The Fed chief cited projections from the Congressional Budget Office that predict the $7 trillion combination of spending cuts and tax increases could send the U.S. economy toppling back into recession.
He also cited Europe's debt crisis as an obstacle to U.S. economic growth.
"Currently, uncertainties about the situation in Europe and especially about the prospects for federal fiscal policy seem to be weighing on the spending decisions of households and businesses as well as on financial conditions," Bernanke said.
"Such uncertainties will only be increased by discord and delay," he added.
Bernanke said U.S. economic growth has been "disappointingly slow" and although the unemployment rate has been declining, it is still well above its pre-recession level.
But Bernanke pointed to the housing sector as an encouraging sign in the recovery. Home sales, new construction and home prices have all started rising recently. Bernanke said he hopes that will turn into a "virtuous circle" where higher home prices lead to a rise in mortgage lending, which in turn, could lead to even higher home prices.
"These developments are encouraging, and it seems likely that, on net, residential investment will be a source of economic growth and new jobs over the next couple of years," Bernanke said.
Mortgage rates have fallen to record lows amid the Fed's recent policy of buying mortgage-backed securities. Last week, the average rate on a 30-year fixed mortgage fell to 3.34%, according to Freddie Mac.
At its September meeting, the Federal Reserve launched a third round of quantitative easing, which entails buying $40 billion in mortgage-backed securities each month. QE3 was combined with an existing policy, known as Operation Twist, which swaps short-term Treasuries for longer-term bonds .
Between the two programs, the Fed is currently buying a combined $85 billion in long-term bonds every month.

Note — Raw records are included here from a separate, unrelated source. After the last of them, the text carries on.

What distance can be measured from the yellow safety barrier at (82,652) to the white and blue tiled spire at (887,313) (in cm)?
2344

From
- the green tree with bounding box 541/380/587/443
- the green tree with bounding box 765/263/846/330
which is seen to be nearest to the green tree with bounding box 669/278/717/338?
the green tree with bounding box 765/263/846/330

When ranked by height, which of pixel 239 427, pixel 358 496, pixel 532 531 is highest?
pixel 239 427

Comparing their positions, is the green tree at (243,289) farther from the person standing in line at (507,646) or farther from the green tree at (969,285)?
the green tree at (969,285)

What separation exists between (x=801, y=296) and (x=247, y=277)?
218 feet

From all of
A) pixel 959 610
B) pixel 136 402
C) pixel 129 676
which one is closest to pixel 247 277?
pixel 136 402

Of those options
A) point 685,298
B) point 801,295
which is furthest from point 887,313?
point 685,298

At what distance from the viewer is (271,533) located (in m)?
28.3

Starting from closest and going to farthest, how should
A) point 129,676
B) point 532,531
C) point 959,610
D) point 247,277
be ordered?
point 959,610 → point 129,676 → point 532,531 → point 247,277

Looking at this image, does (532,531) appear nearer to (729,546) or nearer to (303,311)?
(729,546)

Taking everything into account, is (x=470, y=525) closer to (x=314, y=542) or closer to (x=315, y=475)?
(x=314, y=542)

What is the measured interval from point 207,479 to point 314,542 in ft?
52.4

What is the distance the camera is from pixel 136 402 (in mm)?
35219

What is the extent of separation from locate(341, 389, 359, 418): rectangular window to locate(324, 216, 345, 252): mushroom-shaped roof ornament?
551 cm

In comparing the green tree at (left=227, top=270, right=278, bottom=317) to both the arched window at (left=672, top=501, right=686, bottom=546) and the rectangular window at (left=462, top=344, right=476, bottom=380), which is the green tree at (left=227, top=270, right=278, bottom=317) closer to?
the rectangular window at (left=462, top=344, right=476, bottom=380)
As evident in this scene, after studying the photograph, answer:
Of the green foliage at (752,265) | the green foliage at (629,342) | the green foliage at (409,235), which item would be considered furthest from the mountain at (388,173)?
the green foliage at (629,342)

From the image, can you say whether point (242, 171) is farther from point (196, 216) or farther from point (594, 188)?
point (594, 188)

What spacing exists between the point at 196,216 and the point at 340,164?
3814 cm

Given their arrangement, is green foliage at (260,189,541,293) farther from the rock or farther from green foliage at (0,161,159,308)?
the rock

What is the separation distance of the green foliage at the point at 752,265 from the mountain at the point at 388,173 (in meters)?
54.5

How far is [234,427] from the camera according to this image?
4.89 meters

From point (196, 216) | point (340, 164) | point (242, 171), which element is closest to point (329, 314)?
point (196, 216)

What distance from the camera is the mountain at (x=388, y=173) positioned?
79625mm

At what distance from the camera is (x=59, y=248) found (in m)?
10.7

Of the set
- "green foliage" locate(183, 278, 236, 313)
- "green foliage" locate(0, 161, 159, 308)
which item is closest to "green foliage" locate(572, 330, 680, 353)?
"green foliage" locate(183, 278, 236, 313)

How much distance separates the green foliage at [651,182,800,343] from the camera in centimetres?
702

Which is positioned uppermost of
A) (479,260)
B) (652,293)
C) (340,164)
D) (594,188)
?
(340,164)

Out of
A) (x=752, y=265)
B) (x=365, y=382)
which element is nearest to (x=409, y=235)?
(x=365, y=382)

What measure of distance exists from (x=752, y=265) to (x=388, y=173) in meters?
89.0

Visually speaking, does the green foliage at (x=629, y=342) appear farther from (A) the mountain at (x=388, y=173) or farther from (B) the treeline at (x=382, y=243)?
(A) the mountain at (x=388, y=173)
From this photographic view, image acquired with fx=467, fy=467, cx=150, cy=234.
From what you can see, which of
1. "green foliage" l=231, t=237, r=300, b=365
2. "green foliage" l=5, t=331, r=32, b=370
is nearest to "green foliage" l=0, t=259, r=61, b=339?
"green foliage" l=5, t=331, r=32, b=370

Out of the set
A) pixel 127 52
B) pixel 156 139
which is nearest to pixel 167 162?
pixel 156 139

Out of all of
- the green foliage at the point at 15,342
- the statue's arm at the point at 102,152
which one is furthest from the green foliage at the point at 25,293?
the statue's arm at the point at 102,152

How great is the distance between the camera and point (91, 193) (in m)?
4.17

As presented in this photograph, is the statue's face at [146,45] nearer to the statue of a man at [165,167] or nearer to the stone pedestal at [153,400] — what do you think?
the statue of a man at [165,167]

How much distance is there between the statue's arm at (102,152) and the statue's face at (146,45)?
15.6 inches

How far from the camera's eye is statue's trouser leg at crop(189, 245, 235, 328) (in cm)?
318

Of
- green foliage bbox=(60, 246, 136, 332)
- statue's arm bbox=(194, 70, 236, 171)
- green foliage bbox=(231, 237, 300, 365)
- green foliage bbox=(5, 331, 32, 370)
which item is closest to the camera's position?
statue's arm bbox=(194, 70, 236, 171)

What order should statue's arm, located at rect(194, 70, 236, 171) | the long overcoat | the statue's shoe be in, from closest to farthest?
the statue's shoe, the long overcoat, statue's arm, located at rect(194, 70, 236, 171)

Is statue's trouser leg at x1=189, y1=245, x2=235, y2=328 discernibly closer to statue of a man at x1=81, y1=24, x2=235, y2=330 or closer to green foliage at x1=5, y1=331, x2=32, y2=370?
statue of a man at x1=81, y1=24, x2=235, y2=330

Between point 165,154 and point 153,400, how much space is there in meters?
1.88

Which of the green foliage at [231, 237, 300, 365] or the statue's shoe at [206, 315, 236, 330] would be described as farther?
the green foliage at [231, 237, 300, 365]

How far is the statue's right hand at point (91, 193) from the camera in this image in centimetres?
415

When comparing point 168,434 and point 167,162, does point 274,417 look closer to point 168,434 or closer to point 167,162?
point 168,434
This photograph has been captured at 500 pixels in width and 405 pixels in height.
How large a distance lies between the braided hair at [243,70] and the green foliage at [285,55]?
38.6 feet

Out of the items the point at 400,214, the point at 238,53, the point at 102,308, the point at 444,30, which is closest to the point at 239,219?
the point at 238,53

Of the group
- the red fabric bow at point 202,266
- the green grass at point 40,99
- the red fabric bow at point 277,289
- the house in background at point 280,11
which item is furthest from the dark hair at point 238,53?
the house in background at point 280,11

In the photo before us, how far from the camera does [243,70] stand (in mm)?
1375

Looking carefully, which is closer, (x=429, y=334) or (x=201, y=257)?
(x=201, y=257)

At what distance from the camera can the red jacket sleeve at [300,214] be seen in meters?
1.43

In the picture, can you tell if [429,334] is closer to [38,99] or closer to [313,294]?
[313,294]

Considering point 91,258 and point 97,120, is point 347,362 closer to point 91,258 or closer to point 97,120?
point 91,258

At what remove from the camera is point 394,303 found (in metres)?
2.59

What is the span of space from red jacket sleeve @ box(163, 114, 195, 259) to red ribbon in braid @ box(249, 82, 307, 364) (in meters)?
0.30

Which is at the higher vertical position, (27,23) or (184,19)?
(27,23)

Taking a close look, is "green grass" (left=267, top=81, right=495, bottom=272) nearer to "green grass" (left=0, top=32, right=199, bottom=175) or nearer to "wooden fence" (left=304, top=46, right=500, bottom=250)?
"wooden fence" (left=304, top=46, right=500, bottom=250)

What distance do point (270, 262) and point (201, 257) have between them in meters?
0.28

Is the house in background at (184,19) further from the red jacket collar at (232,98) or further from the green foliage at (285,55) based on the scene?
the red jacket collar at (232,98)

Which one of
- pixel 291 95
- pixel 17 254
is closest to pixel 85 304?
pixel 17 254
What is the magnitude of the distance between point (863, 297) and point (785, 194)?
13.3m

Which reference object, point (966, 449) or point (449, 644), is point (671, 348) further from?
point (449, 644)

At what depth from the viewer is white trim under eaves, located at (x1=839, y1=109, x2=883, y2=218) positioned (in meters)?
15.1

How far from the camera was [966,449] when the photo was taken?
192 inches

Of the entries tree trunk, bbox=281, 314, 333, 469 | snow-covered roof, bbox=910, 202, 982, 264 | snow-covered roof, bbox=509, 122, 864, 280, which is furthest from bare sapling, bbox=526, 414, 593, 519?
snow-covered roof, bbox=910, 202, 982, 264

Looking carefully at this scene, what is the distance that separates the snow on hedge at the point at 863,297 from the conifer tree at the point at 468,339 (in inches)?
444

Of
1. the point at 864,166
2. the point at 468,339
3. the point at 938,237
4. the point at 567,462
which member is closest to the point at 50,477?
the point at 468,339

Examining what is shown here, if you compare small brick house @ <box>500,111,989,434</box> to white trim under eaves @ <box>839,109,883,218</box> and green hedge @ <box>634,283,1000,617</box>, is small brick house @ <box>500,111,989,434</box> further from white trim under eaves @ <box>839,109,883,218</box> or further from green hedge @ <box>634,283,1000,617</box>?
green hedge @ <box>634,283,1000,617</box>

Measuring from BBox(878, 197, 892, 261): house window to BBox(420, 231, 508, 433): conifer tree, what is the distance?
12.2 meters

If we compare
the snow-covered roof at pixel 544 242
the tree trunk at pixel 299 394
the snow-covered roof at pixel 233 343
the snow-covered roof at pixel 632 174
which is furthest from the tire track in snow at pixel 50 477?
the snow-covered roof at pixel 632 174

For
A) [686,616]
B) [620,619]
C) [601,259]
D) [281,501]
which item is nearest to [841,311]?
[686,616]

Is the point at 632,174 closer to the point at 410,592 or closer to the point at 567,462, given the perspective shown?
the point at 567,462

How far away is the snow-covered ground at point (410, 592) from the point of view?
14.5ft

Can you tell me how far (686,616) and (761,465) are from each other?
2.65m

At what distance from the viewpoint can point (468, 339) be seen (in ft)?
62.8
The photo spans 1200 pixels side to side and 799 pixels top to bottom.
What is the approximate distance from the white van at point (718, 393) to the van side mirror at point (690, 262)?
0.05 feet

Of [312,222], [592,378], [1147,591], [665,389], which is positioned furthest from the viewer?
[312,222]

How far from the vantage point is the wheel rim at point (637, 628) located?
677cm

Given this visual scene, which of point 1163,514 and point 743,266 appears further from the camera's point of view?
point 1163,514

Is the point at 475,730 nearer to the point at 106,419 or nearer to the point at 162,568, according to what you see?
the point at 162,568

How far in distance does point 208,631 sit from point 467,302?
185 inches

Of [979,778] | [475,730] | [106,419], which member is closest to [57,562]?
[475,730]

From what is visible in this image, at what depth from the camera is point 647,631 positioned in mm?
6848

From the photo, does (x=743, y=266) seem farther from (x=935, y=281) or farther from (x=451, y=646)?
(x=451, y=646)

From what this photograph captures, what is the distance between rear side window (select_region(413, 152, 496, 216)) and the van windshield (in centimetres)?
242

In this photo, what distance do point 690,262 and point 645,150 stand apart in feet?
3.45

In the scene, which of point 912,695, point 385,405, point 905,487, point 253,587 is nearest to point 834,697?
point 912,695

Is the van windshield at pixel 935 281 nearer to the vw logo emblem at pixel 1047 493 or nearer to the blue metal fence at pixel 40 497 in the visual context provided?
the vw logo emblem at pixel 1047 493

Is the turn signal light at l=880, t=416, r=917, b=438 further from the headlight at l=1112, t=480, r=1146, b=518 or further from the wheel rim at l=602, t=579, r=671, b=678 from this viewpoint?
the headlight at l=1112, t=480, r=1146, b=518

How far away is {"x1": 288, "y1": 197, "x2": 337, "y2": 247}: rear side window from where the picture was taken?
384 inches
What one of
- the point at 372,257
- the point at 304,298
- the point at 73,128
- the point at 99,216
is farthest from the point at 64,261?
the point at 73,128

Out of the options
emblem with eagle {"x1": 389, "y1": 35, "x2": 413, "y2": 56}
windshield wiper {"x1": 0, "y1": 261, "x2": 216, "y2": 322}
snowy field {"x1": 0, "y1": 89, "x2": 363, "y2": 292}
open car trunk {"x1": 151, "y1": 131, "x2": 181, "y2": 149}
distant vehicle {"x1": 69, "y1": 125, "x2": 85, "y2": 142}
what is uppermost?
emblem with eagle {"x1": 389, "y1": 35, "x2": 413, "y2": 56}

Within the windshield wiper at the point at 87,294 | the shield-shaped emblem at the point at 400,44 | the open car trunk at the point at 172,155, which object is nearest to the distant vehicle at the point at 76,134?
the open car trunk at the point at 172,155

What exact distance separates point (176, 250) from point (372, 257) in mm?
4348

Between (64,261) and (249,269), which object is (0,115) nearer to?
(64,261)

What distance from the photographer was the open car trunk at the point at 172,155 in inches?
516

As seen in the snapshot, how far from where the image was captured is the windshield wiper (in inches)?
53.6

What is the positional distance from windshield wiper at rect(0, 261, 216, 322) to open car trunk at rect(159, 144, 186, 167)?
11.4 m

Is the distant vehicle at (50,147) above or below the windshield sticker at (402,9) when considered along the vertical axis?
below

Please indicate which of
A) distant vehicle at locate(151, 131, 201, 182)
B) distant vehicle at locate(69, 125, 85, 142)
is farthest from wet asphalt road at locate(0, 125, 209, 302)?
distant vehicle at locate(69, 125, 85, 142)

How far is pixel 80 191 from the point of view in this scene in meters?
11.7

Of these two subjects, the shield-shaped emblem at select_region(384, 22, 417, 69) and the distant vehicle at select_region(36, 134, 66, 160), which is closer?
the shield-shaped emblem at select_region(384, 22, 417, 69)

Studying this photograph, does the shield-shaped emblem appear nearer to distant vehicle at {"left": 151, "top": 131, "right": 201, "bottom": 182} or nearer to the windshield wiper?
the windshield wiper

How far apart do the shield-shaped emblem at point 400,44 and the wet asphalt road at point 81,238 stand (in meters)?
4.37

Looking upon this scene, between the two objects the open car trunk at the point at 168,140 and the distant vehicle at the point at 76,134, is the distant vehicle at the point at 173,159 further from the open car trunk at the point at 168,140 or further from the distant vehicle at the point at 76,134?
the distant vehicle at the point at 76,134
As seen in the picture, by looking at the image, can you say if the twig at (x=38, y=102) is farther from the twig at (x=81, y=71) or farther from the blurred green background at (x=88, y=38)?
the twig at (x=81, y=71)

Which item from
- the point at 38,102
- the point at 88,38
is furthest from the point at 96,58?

The Fed has been trying to stimulate the economy for over three years now, and has exhausted its usual tool by keeping interest rates near zero since late 2008. Buying massive amounts of bonds is an unconventional way of trying to lower rates further.
The Fed has said it plans to keep interest rates at "exceptionally low levels" until the outlook for the job market improves "substantially." Bernanke added little clarity to that vague statement in his speech Tuesday.
"In other words, we will want to be sure that the recovery is established before we begin to normalize policy," he said.
The Federal Reserve's next policy meeting is scheduled for December 11 and 12. At that point, the Fed will have to decide what to do about Operation Twist, which is scheduled to wind down at the end of the year.